Task list
(A) Decide whether each statement below agrees with the passage on cells, and answer yes or no for each with the deciding words of the passage quoted exactly. (i) Monocytes in the blood turn into macrophages at a wound. (ii) Individual cells are large enough to see with the naked eye. (iii) Testing new treatments on cells in a laboratory costs more than testing them on living creatures.
(B) Reproduce word for word the part of the passage on cells starting at "Some potential treatments" and ending at "treatment that works.".

** Document segment follows **

Stem cell diffrenciation diagram

Cells are living things that can be independent like bacterial cells, yeast cells or an amoeba or they can cluster together and take on different jobs to make a multi-cellular creature like a human, chicken, mushroom or tree.  

Within a multi-cellular creature, different cells exist that look very different (if you’ve got a good microscope) and do very different things. They’re about 1/100 to 1/10 of a millimetre in size so you can’t see individual cells with the naked eye. Skin cells look different to blood cells, red blood cells look different to white blood cells and there are different types of white blood cells that do different jobs as part of our immune system. Cells that look different through a microscope or that do different things are given different names by researchers. For example: macrophages are cells involved in inflammation and wound healing – they start off as monocytes, happily whooshing around in our blood, but when skin is wounded, they stick to the damaged area and become macrophages that can help fix the damage. Fibrocytes are skin cells that are involved in scarring (fibrosis) and making collagen. Keratinocytes are skin cells that make lots of keratin, a skin protein that doesn’t work properly for many people with epidermolysis bullosa simplex (EBS). Researchers call skin cells ‘epithelial cells’. These are the cells that are involved in making our skin and the layers that cover our internal organs and the insides of our breathing pipe (windpipe or trachea) and food pipe (oesophagus).

Some potential treatments for EB involve growing skin cells in a laboratory.

Researchers sometimes put new treatments directly onto cells grown in a laboratory to see how (or if) they might work before using them on an actual living creature. This is easier, cheaper, safer and reduces the use of animals in research. However, the results might not be quite as useful for patients because cells in a dish are often a little bit different to the ones inside us so may behave differently. It’s also easier to apply a treatment directly to cells in a dish than to get a medicine to them when they are part of a living human body so researchers must consider how their medicine will get to the right cells as part of developing a treatment that works.

** End of Document segment **
** Dataset content follows **

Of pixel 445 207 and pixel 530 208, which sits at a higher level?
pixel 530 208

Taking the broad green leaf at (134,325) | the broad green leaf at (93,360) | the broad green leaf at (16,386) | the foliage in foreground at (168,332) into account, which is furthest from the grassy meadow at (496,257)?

** End of Dataset content **

Solutions in order
(A)
(i) Yes: "when skin is wounded, they stick to the damaged area and become macrophages that can help fix the damage"
(ii) No: "you can’t see individual cells with the naked eye"
(iii) No: "This is easier, cheaper, safer and reduces the use of animals in research."

(B)
Some potential treatments for EB involve growing skin cells in a laboratory.

Researchers sometimes put new treatments directly onto cells grown in a laboratory to see how (or if) they might work before using them on an actual living creature. This is easier, cheaper, safer and reduces the use of animals in research. However, the results might not be quite as useful for patients because cells in a dish are often a little bit different to the ones inside us so may behave differently. It’s also easier to apply a treatment directly to cells in a dish than to get a medicine to them when they are part of a living human body so researchers must consider how their medicine will get to the right cells as part of developing a treatment that works.